Our apartment has extremely hard water, and the toilet has severe mineral buildup that makes it impossible to flush. Is it possible to attach a filter to capture this before it deposits on the toilet?

Edit: It's a brown stain, so I'm guessing it's not lime.

  • You need more than to toilets if that goes in .Sinks will be later .Need whole house filter .
    – user101687
    Jun 21, 2019 at 20:15
  • 2
    Typically manganese (&/or iron) for the brown staining, but quite common for it to be only part of the equation - it will happily stain the limestone that's also depositing brown if the water has both lime and manganese (&/or iron.) Manganese alone rarely builds up much, it just stains heavily. If the concentration is high enough, you should avoid drinking the water, but you'd need a water test to know how high the concentration is.
    – Ecnerwal
    Jun 22, 2019 at 2:45

1 Answer 1


The lime or other minerals are dissolved in the water, so no amount of filtering will typically help.

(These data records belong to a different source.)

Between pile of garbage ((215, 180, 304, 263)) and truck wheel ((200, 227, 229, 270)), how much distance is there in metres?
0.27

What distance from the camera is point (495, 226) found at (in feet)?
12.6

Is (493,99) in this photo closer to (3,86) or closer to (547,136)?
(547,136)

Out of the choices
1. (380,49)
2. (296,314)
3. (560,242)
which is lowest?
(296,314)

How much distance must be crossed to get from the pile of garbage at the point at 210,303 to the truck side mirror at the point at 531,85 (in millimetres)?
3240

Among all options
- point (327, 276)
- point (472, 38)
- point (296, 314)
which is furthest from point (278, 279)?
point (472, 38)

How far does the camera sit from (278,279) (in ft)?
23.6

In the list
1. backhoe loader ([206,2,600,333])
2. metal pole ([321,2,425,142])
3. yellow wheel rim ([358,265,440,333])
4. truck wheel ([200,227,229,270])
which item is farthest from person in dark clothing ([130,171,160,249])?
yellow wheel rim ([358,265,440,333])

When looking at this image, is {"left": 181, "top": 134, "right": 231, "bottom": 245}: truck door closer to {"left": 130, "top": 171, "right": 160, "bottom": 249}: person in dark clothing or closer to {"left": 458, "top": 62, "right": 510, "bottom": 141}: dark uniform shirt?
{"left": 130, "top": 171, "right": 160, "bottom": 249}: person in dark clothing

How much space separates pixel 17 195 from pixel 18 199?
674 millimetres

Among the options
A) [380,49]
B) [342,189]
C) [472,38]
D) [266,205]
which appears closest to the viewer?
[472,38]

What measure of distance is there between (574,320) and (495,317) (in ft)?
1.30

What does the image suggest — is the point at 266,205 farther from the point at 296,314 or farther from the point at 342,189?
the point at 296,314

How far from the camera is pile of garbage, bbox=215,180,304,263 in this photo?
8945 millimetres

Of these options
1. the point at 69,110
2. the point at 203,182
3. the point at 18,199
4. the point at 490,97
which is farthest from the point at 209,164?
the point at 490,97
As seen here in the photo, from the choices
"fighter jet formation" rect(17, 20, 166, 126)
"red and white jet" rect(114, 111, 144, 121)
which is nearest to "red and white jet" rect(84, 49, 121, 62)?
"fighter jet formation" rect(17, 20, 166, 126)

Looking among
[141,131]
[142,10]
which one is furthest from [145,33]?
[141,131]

Solutions for hard-water involve treating the water in some way. Hard water creates many different problems, and usually toilets are the least-expensive issue. Killing your hot water heater is typically the most immediate side effect, and certainly you'll have scale buildup elsewhere in your plumbing that you don't see. As a result hard-water treatment systems typically treat the whole water supply for the house. There are a few main categories for the most common water-treatment systems:

  1. Water softening through sodium ion replacement (aka classic water softening systems)
  2. Reverse Osmosis (typically the most expensive option)
  3. Water chelation (a more modern method. By way of example this is a chelation system. I've never used it and I'm not advocating for it, it's just less familiar to most so I wanted an example).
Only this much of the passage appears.